И, пригладив без того гладкую, серебряную голову, он вздохнул.
— Весьма опасаюсь распущенного ума! — продолжал он, глядя в окно, хотя какую-то частицу его взгляда Клим щекотно почувствовал на своем лице. — Очень верно сказано: «Уме недозрелый, плод недолгой науки». Ведь умишко наш — неблаговоспитанный кутенок, ему — извините! — все равно, где гадить — на кресле, на дорогом ковре и на престоле царском, в алтарь пустите — он и там напачкает. Он, играючи, мебель грызет, сапог, брюки рвет, в цветочных клумбах ямки роет, губитель красоты по силе глупости своей.

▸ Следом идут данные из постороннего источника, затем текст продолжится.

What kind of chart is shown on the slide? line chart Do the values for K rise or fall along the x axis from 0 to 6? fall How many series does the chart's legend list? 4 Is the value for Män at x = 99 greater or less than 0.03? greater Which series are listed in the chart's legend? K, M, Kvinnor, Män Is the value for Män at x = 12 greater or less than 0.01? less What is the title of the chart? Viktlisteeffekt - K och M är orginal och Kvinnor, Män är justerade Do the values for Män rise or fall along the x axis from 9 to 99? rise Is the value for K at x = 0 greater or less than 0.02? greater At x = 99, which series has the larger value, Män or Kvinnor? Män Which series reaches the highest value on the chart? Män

Но, подняв руку с вытянутым указательным пальцем, он благосклонно прибавил:
— Не отрицаю однако, что некоторым практическим умам вполне можно сказать сердечное спасибо. Я ведь только против бесплодной изобретательности разума и слепого увлечения женским его кокетством, желаньишком соблазнить нас дерзкой прелестью своей. В этом его весьма жестоко уличил писатель Гоголь, когда всенародно покаялся в горестных ошибках своих.
Сокрушенно вздохнув, старик продолжал, в тоне печали:
— Вот, тоже, возьмемте женщину: женщина у нас — отменно хороша и была бы того лучше, преферансом нашим была бы пред Европой, если б нас, мужчин, не смутили неправильные умствования о Марфе Борецкой да о царицах Елизавете и Екатерине Второй. Именно на сих примерах построено опасное предубеждение о женском равноправии, и получилось, что Европа имеет всего одну Луизу Мишель, а у нас таких Луизок — тысячи. Вы, конечно, не согласны с этим, но — подождите! Подождите до возраста более зрелого, когда природа понудит вас вить гнездо.